Malaysia has a deep legacy and heritage that stretches back millennia into the past, and all this is worth looking into as inspiration for the multipolycultural nation we have the potential to be. In a way, we’re kind of lucky to have so much to draw upon. All these stories we have as a people, it’s a gold mine. I just hope that religious fervour, neo-feudalist intrigues and economic barbarism don’t tear it apart before it has a chance.
See others:
Found in Malaysia
The Nut Graph needs your support
benny says
Another great interview for Found in Malaysia. I admire Kugan’s bravery to be openly gay in Malaysia. =)
nickname says
I am a firm supporter of LGBT rights, but I never got why so many of our LGBT activists heavily place their identity in their sexual orientations. I am bisexual, and my two best friends are gay and lesbian, and 3 of ur are as confused as ever when it comes to this. Being gay or bi or transgendered is like being hetero, it’s a sexual orientation, that’s it.
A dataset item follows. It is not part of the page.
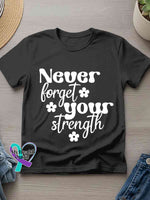 Never Forget Your Strength Art Print T-shirt Black / S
Indeed, the LGBT community is in need of a better support system, especially in this homophobic country where sodomy is a crime (ridiculous), but why must we fit into a stereotype we try so hard to shy away from? Your character and your background as a whole should be your identity, not just your sexual orientation. It’s weird when a straight person were to rely on hetereosexuality as the main highlight of their identity, it should be the same for other sexual orientations too. We need to make being homosexual/bisexual/transgendered a normal thing. I for one do not intend to let my sexual orientation define me.
Kong Kek Kuat says
@ nickname
It is a way to feel different or important in this vast universe. Take away the LGBT status and, therefore, the shock value, they are just ordinary people with the exception of a few, no different from any other human in this world. It´s everywhere — ordinary people trying to differentiate themselves: “I am mixed blood”; “I have a PhD”; “I´m a director”; “I´m an atheist”; “I have the latest electronic gadgets”; “I have long hair”; “I dress differently”; “I´m multi-racial”; “I´m muscular”; “I´m an LGBT”… etc. etc.